Martha slipped away from my side, as the soul slips out of an emaciated body weakened by chronic ailments. I did not look towards her as she walked away to the cottage and I did not move from
the spot until Deacon came and summoned me to the abbot’s room. He said the abbot wanted me urgently. My legs were numb and I almost collapsed to the ground when I tried to stand, but I held
on to Deacon’s arm. We walked up to the monastery from the path that passes uphill of the cottage, so that I would not meet Martha’s old aunt. I was exhausted.

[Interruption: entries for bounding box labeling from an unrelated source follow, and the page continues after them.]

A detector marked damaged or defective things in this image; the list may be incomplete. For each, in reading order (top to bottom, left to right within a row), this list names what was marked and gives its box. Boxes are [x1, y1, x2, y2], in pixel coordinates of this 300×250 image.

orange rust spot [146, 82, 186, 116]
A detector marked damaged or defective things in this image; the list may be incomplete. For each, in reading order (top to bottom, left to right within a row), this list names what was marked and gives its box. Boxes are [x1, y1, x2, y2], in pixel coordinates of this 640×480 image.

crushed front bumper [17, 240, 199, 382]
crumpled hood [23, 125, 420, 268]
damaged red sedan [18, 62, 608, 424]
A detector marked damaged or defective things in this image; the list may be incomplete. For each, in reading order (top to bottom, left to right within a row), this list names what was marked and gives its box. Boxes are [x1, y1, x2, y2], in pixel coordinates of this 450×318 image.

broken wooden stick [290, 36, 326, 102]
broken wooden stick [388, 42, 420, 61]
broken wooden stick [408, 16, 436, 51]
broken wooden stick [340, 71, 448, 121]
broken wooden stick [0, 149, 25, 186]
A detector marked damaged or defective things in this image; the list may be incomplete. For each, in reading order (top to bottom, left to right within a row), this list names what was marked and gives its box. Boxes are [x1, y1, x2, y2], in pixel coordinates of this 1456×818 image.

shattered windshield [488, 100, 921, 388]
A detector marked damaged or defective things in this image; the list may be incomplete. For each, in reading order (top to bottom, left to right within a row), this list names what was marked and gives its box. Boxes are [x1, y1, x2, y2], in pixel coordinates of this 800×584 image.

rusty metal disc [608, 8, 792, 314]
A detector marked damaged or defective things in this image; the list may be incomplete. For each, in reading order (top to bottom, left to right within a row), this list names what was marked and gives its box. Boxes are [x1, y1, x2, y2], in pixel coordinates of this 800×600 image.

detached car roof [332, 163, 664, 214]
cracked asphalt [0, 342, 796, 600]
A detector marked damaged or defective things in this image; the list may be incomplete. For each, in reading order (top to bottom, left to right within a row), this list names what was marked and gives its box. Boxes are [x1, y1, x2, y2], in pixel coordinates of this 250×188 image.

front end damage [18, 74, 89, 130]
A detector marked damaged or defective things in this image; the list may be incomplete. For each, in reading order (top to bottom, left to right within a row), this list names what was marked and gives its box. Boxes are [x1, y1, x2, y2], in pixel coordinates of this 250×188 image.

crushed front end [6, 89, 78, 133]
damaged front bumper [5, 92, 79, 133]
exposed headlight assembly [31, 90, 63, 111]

When I went in to see the
abbot, beads of sweat were streaming from my forehead, running into the folds of my clothing like trickles of rain.

 

SCROLL TWENTY-SEVEN

The Iron Rod

I
went into the abbot’s room through the half-open door and found him deep in prayer. When he had finished he told me he had been praying for
Nestorius. He also said he was going to call on the monastery people and all the Christians living in the area to fast for a week, with constant masses and prayers, starting from that night, to
solicit divine grace on behalf of Christians and to relieve the distress of the great churches. I was surprised at what he said, but then he told me he had heard that Bishop Cyril, the bishop of
Jerusalem and a group of other bishops and priests had decided to convene an ecumenical council the next day, chaired by Cyril, and Nestorius did not plan to attend.